Contrordine: la modella del caso Ruby non è stata avvelenata con sostanze radioattive

imane Fadil radioattivita

Olivier Morin / Afp

Imane Fadil, teste chiave nel processo Ruby

Si fa sempre più consistente l’ipotesi che Imane Fadil, la testimone dell’accusa nei processi Ruby, sia stata uccisa da una malattia rara.

Gli esiti degli esami svolti ieri all’Istituto di Medicina Legale da una squadra di esperti nominata dalla Procura hanno escluso la presenza di sostanze radioattive nel fegato e nel rene della modella marocchina, morta a 34 anni nella clinica Humanitas di Rozzano dopo un mese di agonia.

Lo scenario da film del “mix di sostanze radioattive”, diffuso subito dopo la notizia della scomparsa di Fadil da fonti non giudiziarie, non aveva mai convinto il procuratore aggiunto Tiziana Siciliano e i pm Luca Gaglio e Antonia Pavan, impegnati nell’indagine per omicidio volontario.

Gli inquirenti avevano accennato a “sostanze particolari” facendo riferimento a un test nelle urine della donna, ma i prelievi dei campioni di tessuto, effettuati ieri e spediti poi all’Arpa e all’Istituto di Fisica dell’Università Statale, hanno escluso la contaminazione da sostanze radioattive.

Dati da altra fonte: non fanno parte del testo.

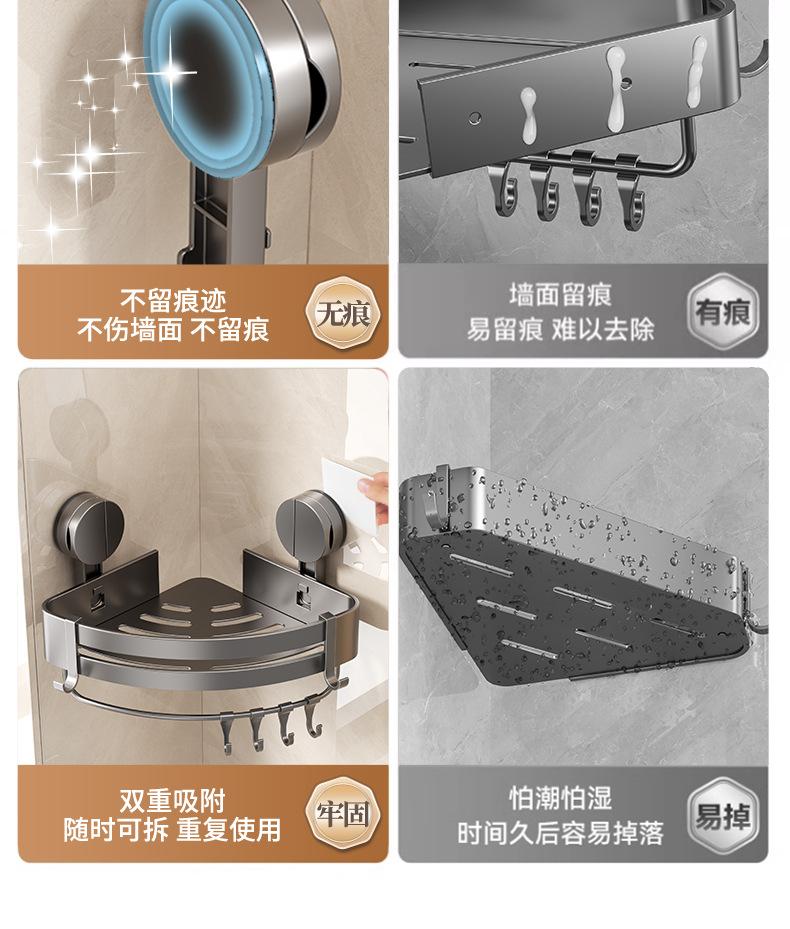 不留痕迹
不伤墙面 不留痕

无痕

墙面留痕
易留痕 难以去除

有痕

双重吸附
随时可拆 重复使用

牢固

怕潮怕湿
时间久后容易掉落

易掉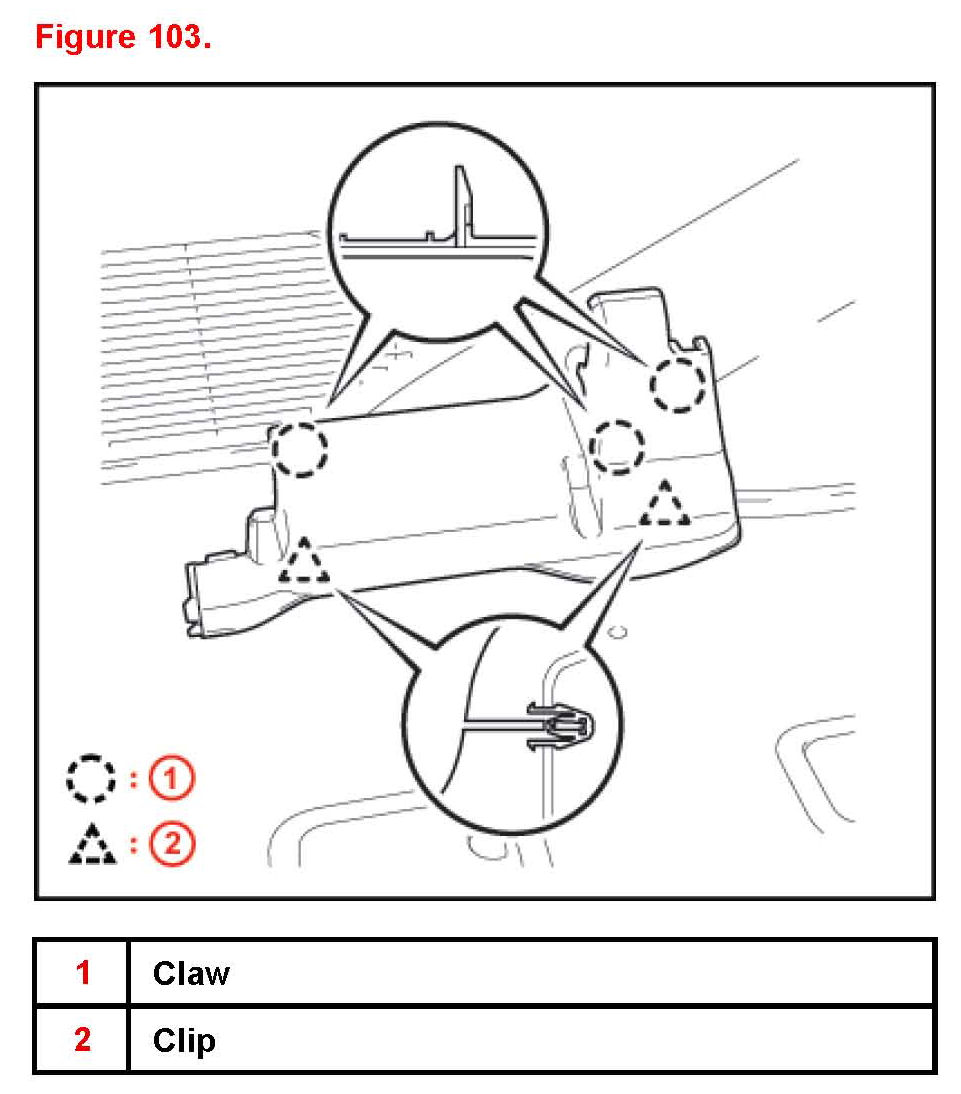 Figure 103.

: 1

: 2

| 1 | Claw |
|---|---|
| 2 | Clip |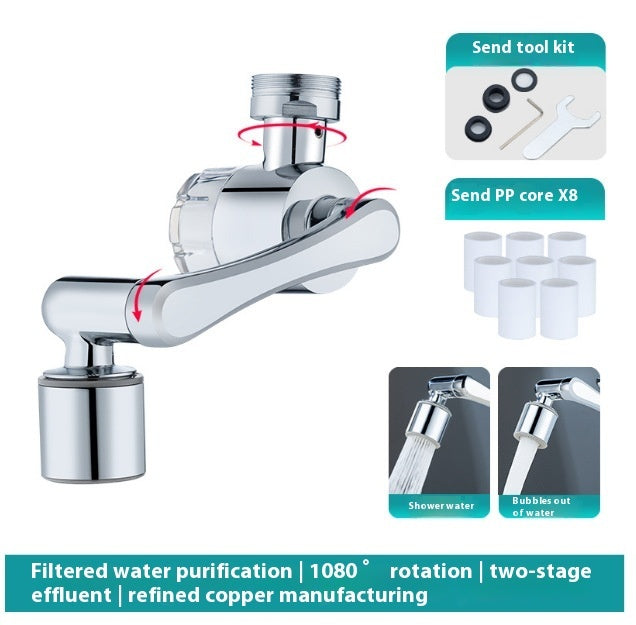 Send tool kit

Send PP core X8

Shower water

Bubbles out of water

Filtered water purification | 1080° rotation | two-stage effluent | refined copper manufacturing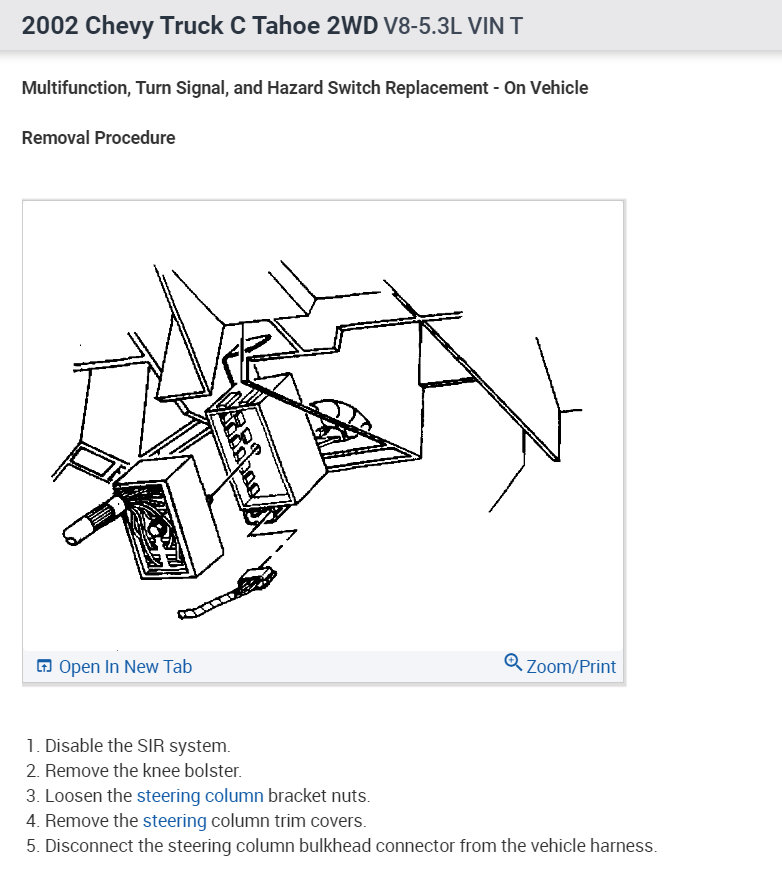 2002 Chevy Truck C Tahoe 2WD V8-5.3L VIN T

Multifunction, Turn Signal, and Hazard Switch Replacement - On Vehicle

Removal Procedure

Open In New Tab

Zoom/Print

1. Disable the SIR system.
2. Remove the knee bolster.
3. Loosen the steering column bracket nuts.
4. Remove the steering column trim covers.
5. Disconnect the steering column bulkhead connector from the vehicle harness.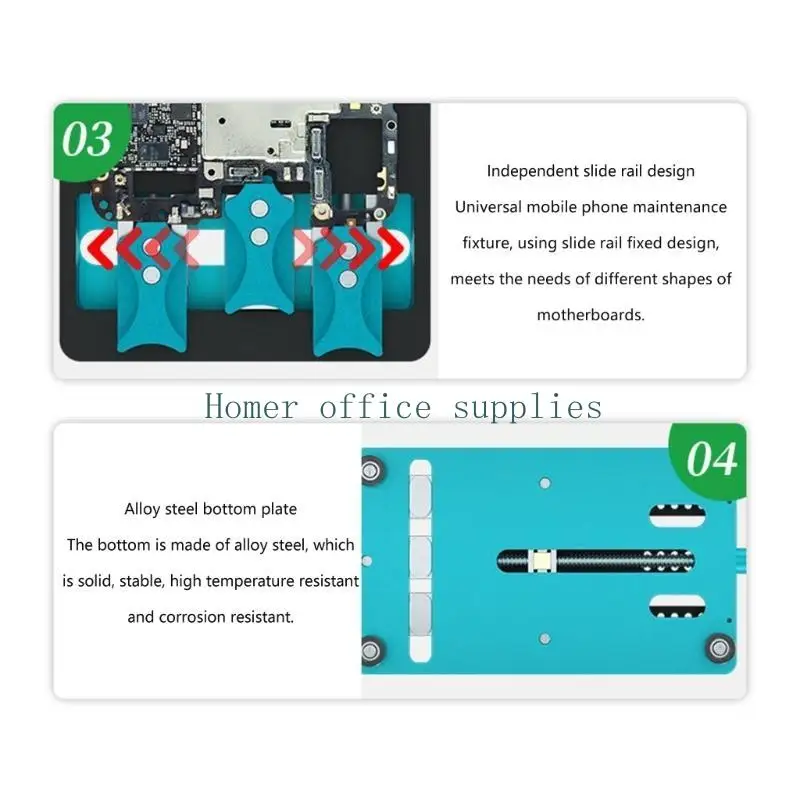 03

Independent slide rail design
Universal mobile phone maintenance fixture, using slide rail fixed design, meets the needs of different shapes of motherboards.

Homer office supplies

04

Alloy steel bottom plate
The bottom is made of alloy steel, which is solid, stable, high temperature resistant and corrosion resistant.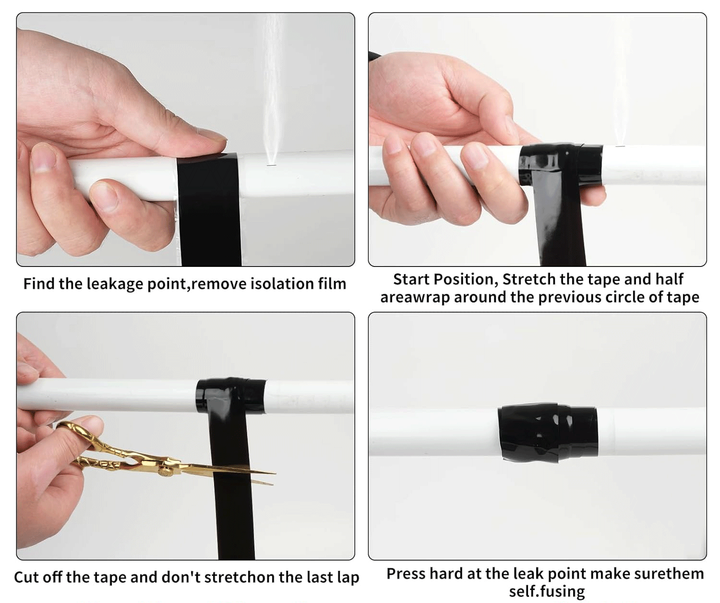 Find the leakage point,remove isolation film

Start Position, Stretch the tape and half areawrap around the previous circle of tape

Cut off the tape and don't stretchon the last lap

Press hard at the leak point make surethem self.fusing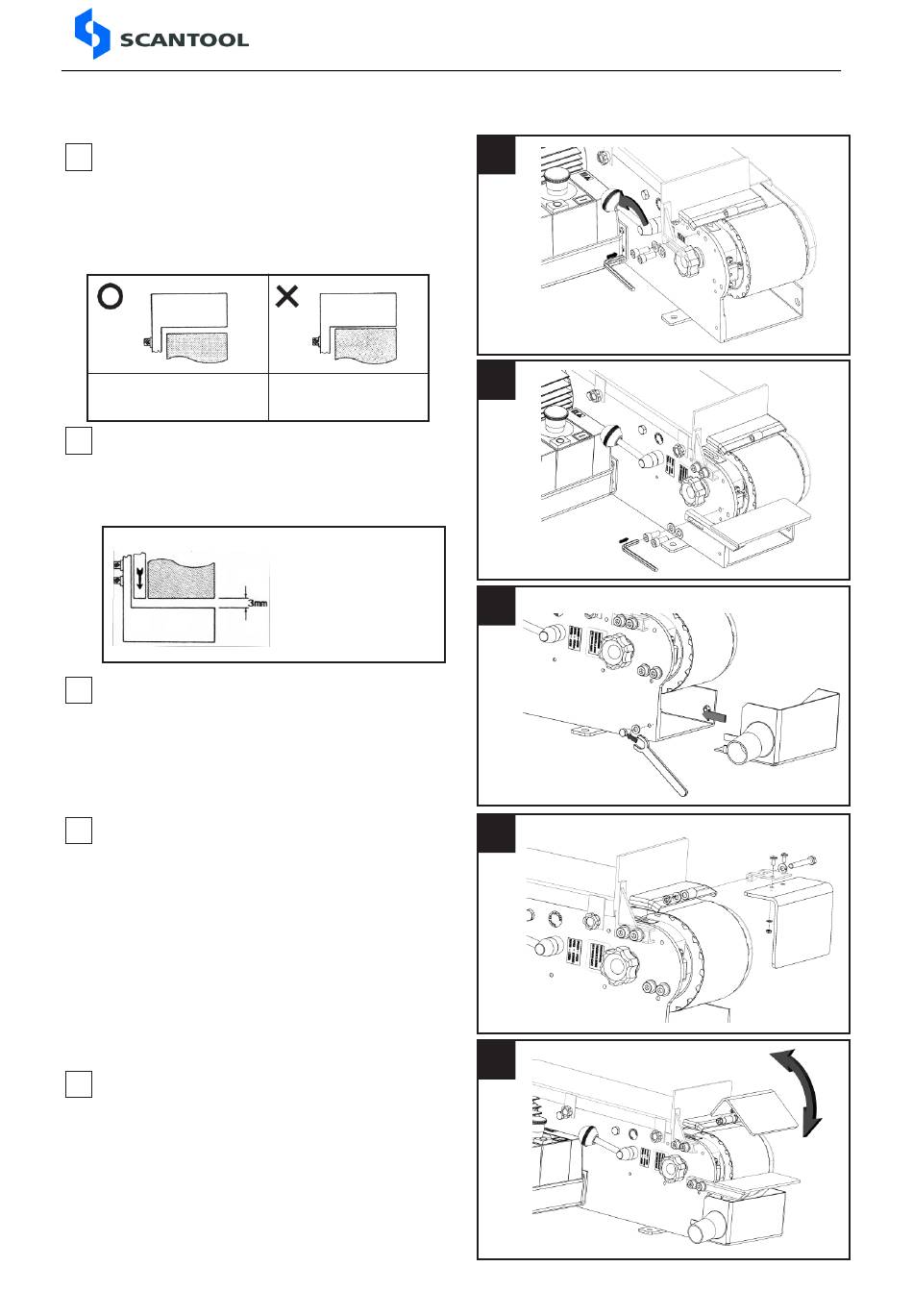 SCANTOOL

3mm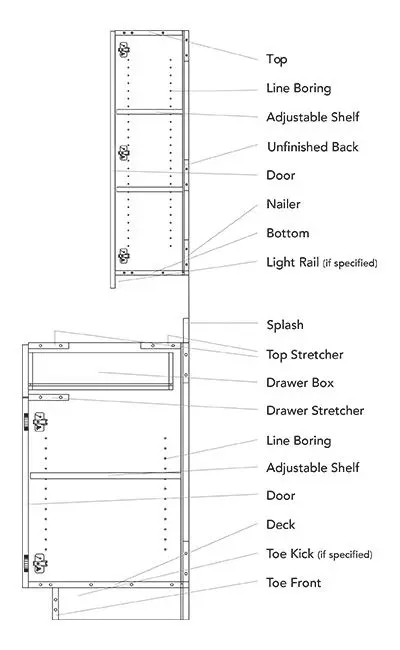 Top
Line Boring
Adjustable Shelf
Unfinished Back
Door
Nailer
Bottom
Light Rail (if specified)
Splash
Top Stretcher
Drawer Box
Drawer Stretcher
Line Boring
Adjustable Shelf
Door
Deck
Toe Kick (if specified)
Toe Front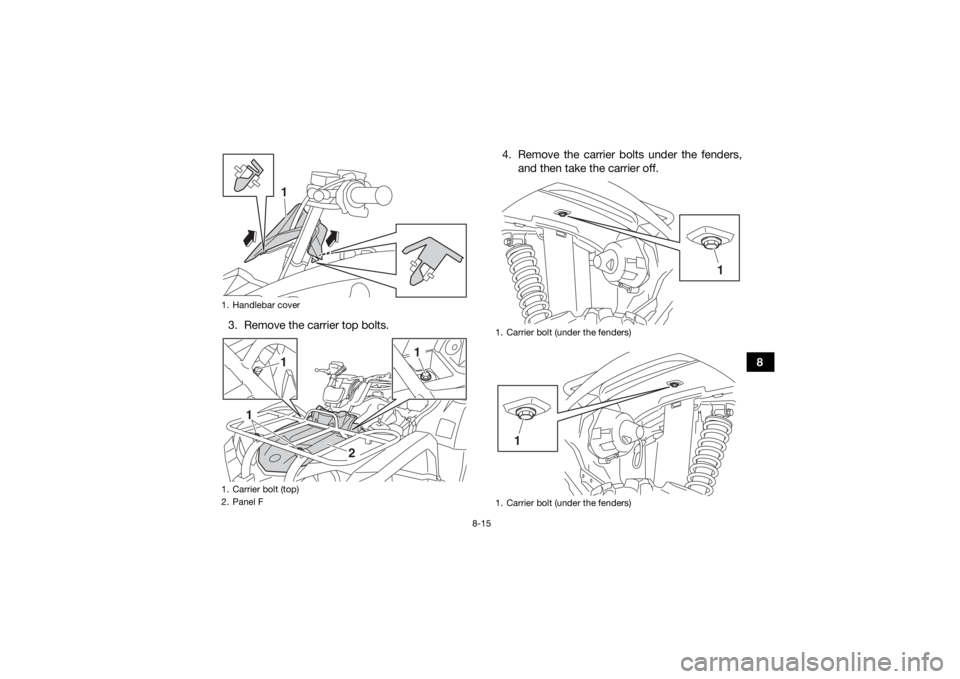 1

1. Handlebar cover

3. Remove the carrier top bolts.

1
1
1
2

1. Carrier bolt (top)
2. Panel F

4. Remove the carrier bolts under the fenders, and then take the carrier off.

1

1. Carrier bolt (under the fenders)

1

1. Carrier bolt (under the fenders)

8

8-15

carmanualsonline.info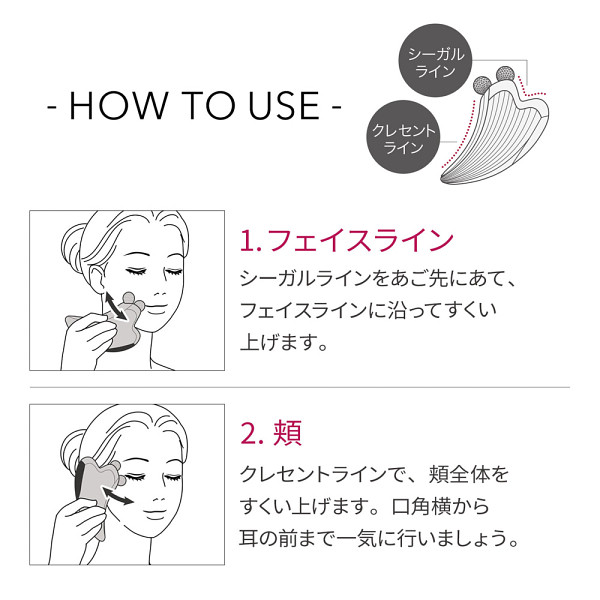 - HOW TO USE -

シーガルライン

クレセントライン

1. フェイスライン

シーガルラインをあご先にあて、フェイスラインに沿ってすくい上げます。

2. 頬

クレセントラインで、頬全体をすくい上げます。口角横から耳の前まで一気に行いましょう。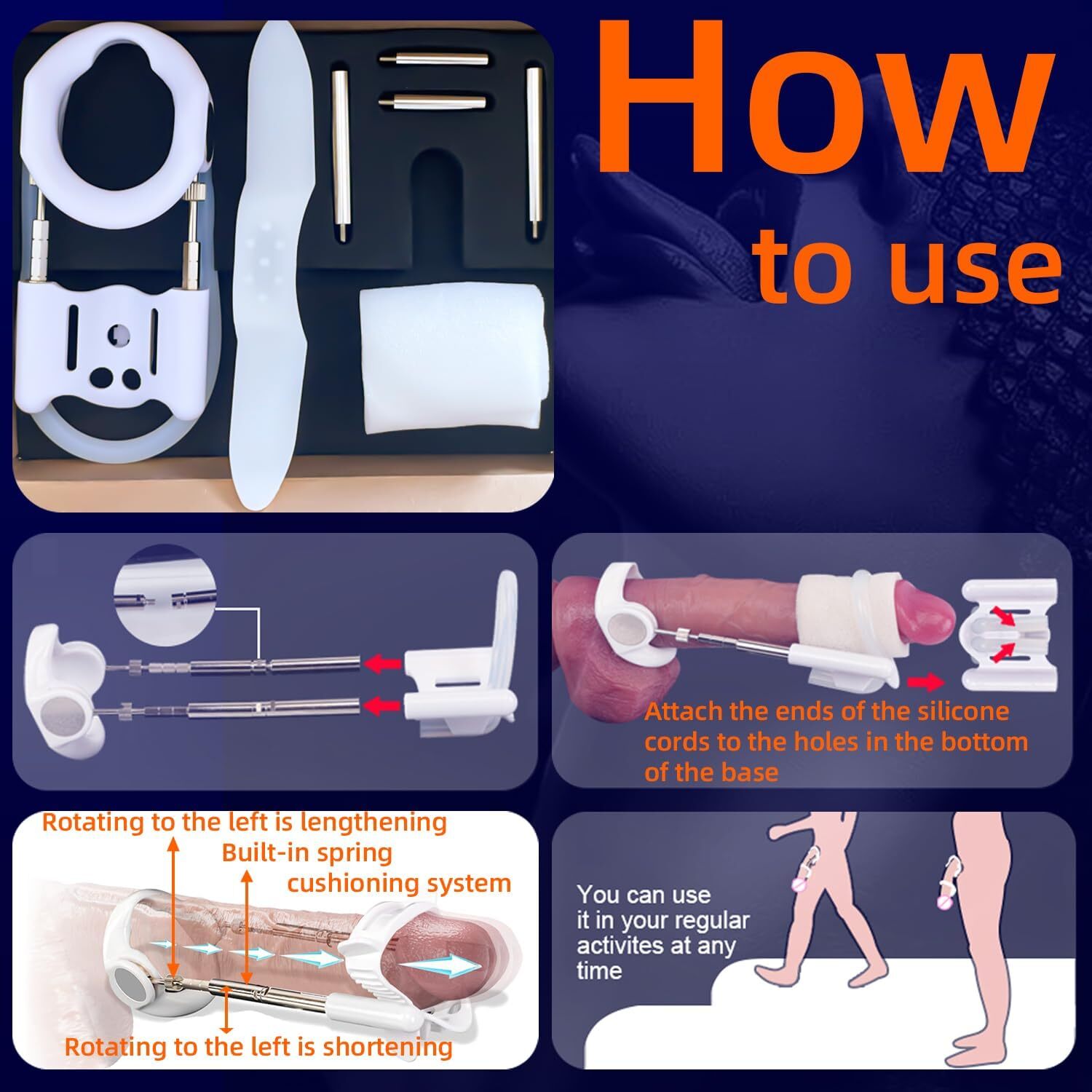 How
to use

Attach the ends of the silicone cords to the holes in the bottom of the base

Rotating to the left is lengthening

Built-in spring cushioning system

Rotating to the left is shortening

You can use it in your regular activites at any time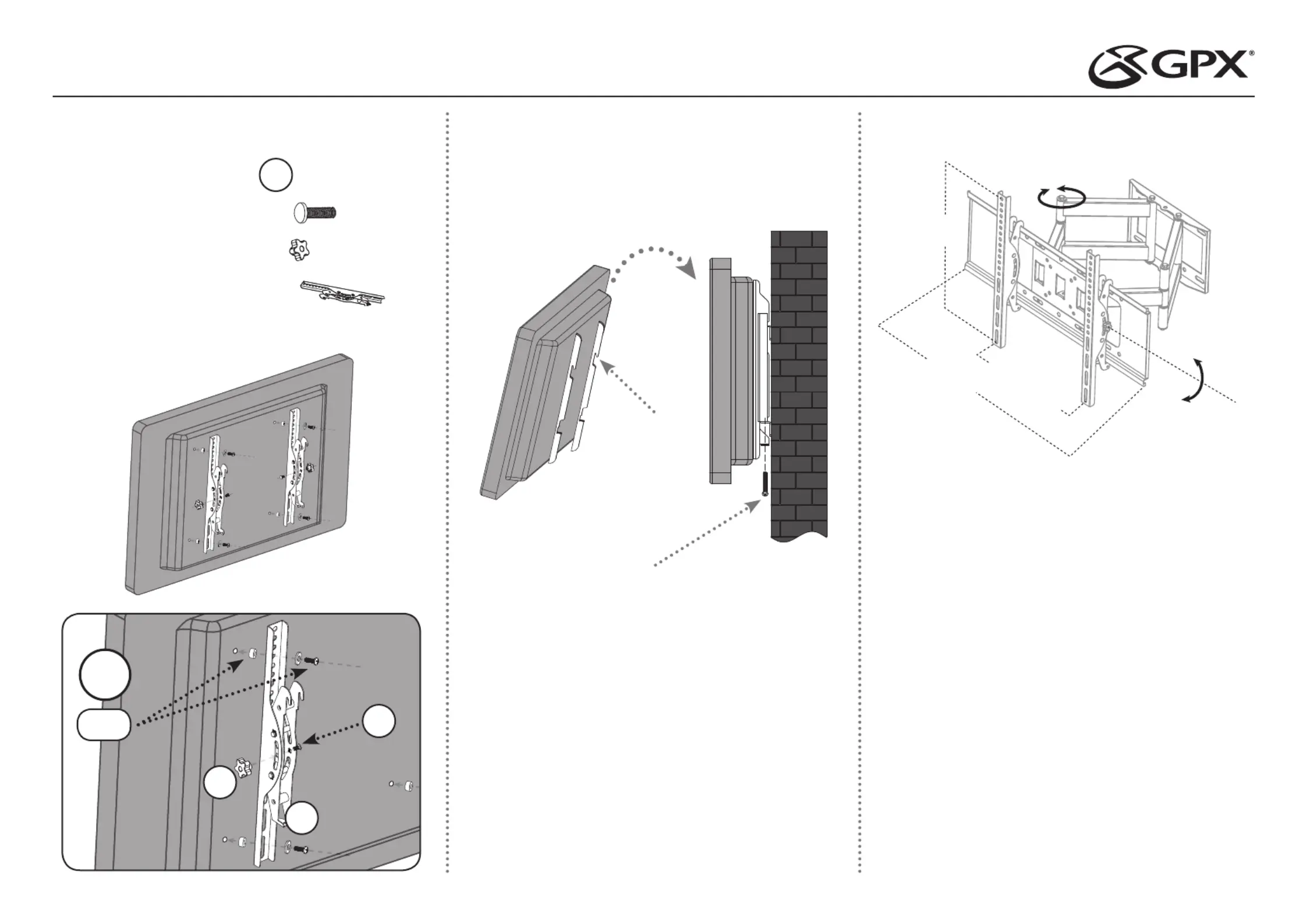 GPX®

Come ultimo scrupolo, domani arriverà anche il responso dell’Enea di Roma.

Ora si potrà procedere all’autopsia, forse già sabato, che non richiederà misure precauzionali particolari come preventivato nel caso in cui fosse stata riscontrata la presenza di elementi radioattivi. Restano due strade da esplorare: quella di una malattia rara e devastante, in grado di disintegrare il sistema immunitario, e l’altra su un possibile avvelenamento da metalli pesanti.

La prima richiederà un’analisi approfondita dei campioni prelevati in grado di svelare una possibile malattia sfuggita perfino a medici molto preparati come quelli dell’Humanitas. La seconda, suggerita dal rilievo nei liquidi biologici di cadmio, cromo, molibdeno e antimonio in quantità molto superiori alla norma, potrebbe rivelarsi una falsa pista. A detta di diversi esperti, i livelli erano comunque inferiori rispetto a quelli ritenuti letali. “E’ meglio per tutti, per Imane e per la sua famiglia. Alla fine vuol dire che in giro c’è un cattivo in meno”, è il commento ai primi verdetti della scienza di Paolo Sevesi, legale dei familiari di Fadil.